■ EXERCISE TEXT:
════════

The Sisters of St Joseph came to Helidon in 1874 and opened St Joseph' School. A convent was built in 1884. The school closed in 1963.

In April 1914, a cyclonic storm swept through Helidon destroying the Catholic Church and severely damaging the convent, as well as many of the other buildings in the town – the Methodist Church, the school, post office and many businesses. St Joseph's Catholic Church was rebuilt and was opened on Sunday 27 September 1914 by Archbishop James Duhig.

The quality of the water at Helidon had long been known to the local indigenous population prior to colonisation, who believed the water had great healing and strength giving properties. They knew the spring water as "kowoor". These properties were thought to be the result of high lithium content, leading it to be sold and marketed as a powerful tonic for cleansing the bladder, kidneys and digestive system. In the 1820s, botanist and explorer Alan Cunningham became the first European to be introduced to Helidon's mineral waters. In 1879, chemist Reginald Larard was selling water from the spring as "Oogar Dang Water." The soda water was considered by a government analyst to be "a valuable discovery" and of a quality to "satisfy anyone of its immense superiority over all common soda water". By 1881 he had entered a partnership with Scottish sportsman and entrepreneur Gilbert E. Primrose, who had purchased the agricultural land around the springs, establishing the Helidon Spa Water Company. With the popularity of Helidon's spa water, the first 'spa park' was opened in 1926. To combat competition from imported soft drink products, the company would later merge with Owen Gardner & Sons in 1959 to become Kirks, now owned by Coca-Cola Amatil. During the 1960s, a large caravan park and pool were constructed, briefly earning the area the name 'Toowoomba's Gold Coast'. The area remained popular until the 1980s amid water safety concerns; however a few spa hotels still remain today.

════════

■ EXERCISE SET:
• a. Answer these questions from the text on Helidon.
(i) In what year did the Sisters of St Joseph come to Helidon?
(ii) Who opened the rebuilt St Joseph's Catholic Church?
(iii) What did the local indigenous population call the spring water?
• b. From the text on Helidon, extract everything from "In April 1914, a" down to "Archbishop James Duhig.".

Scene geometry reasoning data
════════

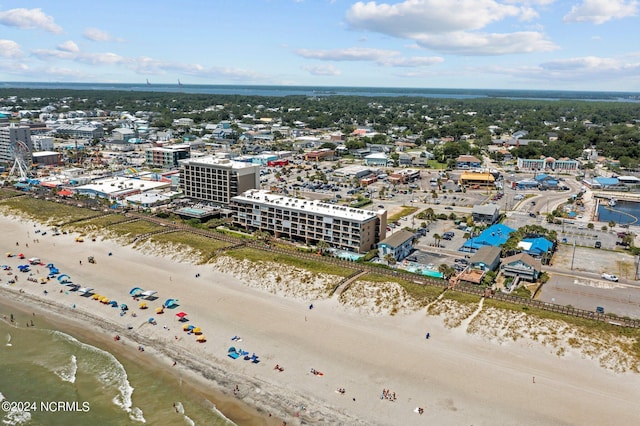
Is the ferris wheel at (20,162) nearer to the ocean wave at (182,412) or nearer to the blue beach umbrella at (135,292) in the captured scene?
the blue beach umbrella at (135,292)

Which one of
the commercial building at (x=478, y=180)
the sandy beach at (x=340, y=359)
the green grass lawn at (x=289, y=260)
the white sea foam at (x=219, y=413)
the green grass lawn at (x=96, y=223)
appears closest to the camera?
the white sea foam at (x=219, y=413)

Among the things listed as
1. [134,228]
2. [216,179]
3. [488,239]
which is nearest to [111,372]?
[134,228]

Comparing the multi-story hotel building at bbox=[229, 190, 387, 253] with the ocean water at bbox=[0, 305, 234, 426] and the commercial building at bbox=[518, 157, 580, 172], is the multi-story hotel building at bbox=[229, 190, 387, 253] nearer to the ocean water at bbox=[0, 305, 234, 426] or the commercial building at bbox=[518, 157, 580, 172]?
the ocean water at bbox=[0, 305, 234, 426]

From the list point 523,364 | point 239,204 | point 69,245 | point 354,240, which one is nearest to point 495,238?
point 354,240

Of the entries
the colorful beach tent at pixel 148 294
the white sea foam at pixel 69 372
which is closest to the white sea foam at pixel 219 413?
the white sea foam at pixel 69 372

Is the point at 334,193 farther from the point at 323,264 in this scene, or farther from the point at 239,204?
the point at 323,264
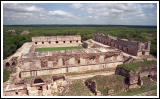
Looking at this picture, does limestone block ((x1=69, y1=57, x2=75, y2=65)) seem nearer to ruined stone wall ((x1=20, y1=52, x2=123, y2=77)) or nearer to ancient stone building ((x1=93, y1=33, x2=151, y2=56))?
ruined stone wall ((x1=20, y1=52, x2=123, y2=77))

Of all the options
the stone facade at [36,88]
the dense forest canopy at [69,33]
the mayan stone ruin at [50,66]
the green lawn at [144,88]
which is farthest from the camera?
the dense forest canopy at [69,33]

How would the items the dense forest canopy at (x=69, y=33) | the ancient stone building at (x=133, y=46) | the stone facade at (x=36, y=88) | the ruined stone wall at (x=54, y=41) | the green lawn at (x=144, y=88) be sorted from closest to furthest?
the stone facade at (x=36, y=88)
the green lawn at (x=144, y=88)
the ancient stone building at (x=133, y=46)
the dense forest canopy at (x=69, y=33)
the ruined stone wall at (x=54, y=41)

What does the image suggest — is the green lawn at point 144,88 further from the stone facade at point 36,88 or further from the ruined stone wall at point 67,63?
the stone facade at point 36,88

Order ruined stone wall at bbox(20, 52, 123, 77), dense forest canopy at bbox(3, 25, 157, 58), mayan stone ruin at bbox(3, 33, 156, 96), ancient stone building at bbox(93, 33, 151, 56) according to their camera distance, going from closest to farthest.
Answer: mayan stone ruin at bbox(3, 33, 156, 96) < ruined stone wall at bbox(20, 52, 123, 77) < ancient stone building at bbox(93, 33, 151, 56) < dense forest canopy at bbox(3, 25, 157, 58)

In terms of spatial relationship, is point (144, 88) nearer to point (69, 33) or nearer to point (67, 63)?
point (67, 63)

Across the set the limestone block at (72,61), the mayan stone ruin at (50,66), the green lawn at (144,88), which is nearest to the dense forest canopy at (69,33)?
the green lawn at (144,88)

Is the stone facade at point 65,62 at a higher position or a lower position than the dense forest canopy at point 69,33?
lower

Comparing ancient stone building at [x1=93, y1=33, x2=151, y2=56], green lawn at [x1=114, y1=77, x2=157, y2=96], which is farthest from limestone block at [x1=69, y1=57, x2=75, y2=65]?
ancient stone building at [x1=93, y1=33, x2=151, y2=56]

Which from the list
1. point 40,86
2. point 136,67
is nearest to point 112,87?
point 136,67
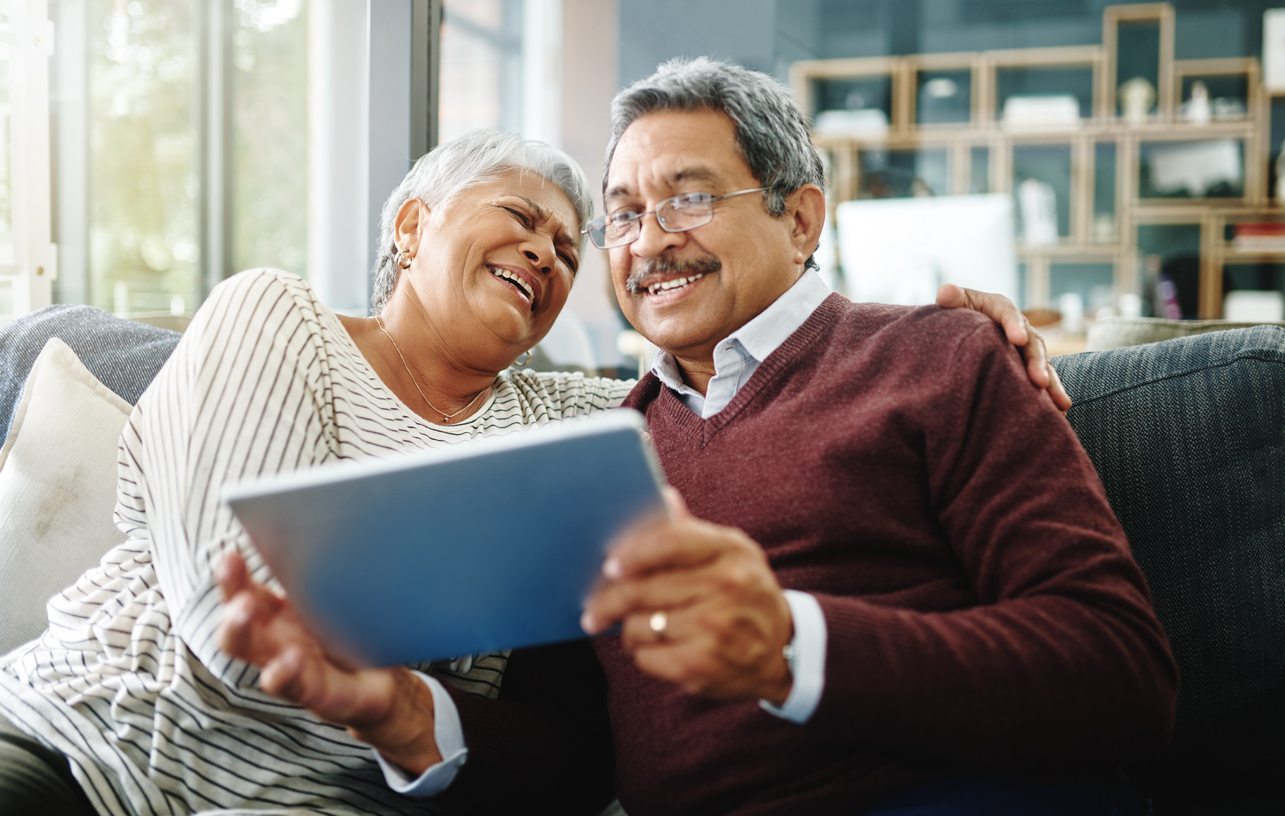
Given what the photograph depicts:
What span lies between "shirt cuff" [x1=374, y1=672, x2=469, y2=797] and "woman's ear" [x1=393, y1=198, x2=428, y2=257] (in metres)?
0.71

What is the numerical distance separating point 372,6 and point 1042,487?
1787 millimetres

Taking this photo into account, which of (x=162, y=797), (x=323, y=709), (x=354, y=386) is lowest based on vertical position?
(x=162, y=797)

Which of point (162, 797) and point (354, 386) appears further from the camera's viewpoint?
point (354, 386)

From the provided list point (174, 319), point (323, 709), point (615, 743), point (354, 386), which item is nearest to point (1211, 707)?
point (615, 743)

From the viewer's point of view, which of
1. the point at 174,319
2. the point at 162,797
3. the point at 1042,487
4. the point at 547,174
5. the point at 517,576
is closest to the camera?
the point at 517,576

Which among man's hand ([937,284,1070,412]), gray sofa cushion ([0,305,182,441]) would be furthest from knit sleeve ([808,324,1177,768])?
gray sofa cushion ([0,305,182,441])

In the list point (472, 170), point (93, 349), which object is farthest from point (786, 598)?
point (93, 349)

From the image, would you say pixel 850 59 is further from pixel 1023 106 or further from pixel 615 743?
pixel 615 743

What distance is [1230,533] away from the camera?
1040 mm

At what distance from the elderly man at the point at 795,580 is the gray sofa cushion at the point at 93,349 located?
76 cm

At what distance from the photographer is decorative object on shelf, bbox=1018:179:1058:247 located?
16.8ft

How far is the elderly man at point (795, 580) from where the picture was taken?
71 centimetres

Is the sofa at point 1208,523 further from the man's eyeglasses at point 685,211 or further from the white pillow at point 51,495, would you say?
the white pillow at point 51,495

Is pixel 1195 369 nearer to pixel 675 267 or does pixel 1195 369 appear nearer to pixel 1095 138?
pixel 675 267
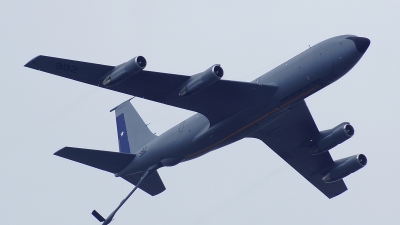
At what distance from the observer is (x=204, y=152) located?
4991cm

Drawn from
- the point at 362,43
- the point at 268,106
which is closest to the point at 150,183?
the point at 268,106

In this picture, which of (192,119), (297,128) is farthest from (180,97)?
(297,128)

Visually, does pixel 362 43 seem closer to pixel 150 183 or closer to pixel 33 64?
pixel 150 183

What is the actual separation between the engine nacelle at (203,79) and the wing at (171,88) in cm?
86

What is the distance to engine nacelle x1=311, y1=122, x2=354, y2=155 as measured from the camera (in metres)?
50.5

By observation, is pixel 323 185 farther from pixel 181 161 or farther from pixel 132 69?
pixel 132 69

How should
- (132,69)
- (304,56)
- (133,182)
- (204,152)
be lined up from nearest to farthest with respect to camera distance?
(132,69) < (304,56) < (204,152) < (133,182)

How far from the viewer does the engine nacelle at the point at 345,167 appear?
52594 millimetres

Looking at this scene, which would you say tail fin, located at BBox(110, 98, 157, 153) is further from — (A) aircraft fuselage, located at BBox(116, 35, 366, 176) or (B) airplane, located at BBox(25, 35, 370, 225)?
(A) aircraft fuselage, located at BBox(116, 35, 366, 176)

════════

■ ANSWERS IN ORDER:
• a.
(i) 1874
(ii) Archbishop James Duhig
(iii) "kowoor"

• b.
In April 1914, a cyclonic storm swept through Helidon destroying the Catholic Church and severely damaging the convent, as well as many of the other buildings in the town – the Methodist Church, the school, post office and many businesses. St Joseph's Catholic Church was rebuilt and was opened on Sunday 27 September 1914 by Archbishop James Duhig.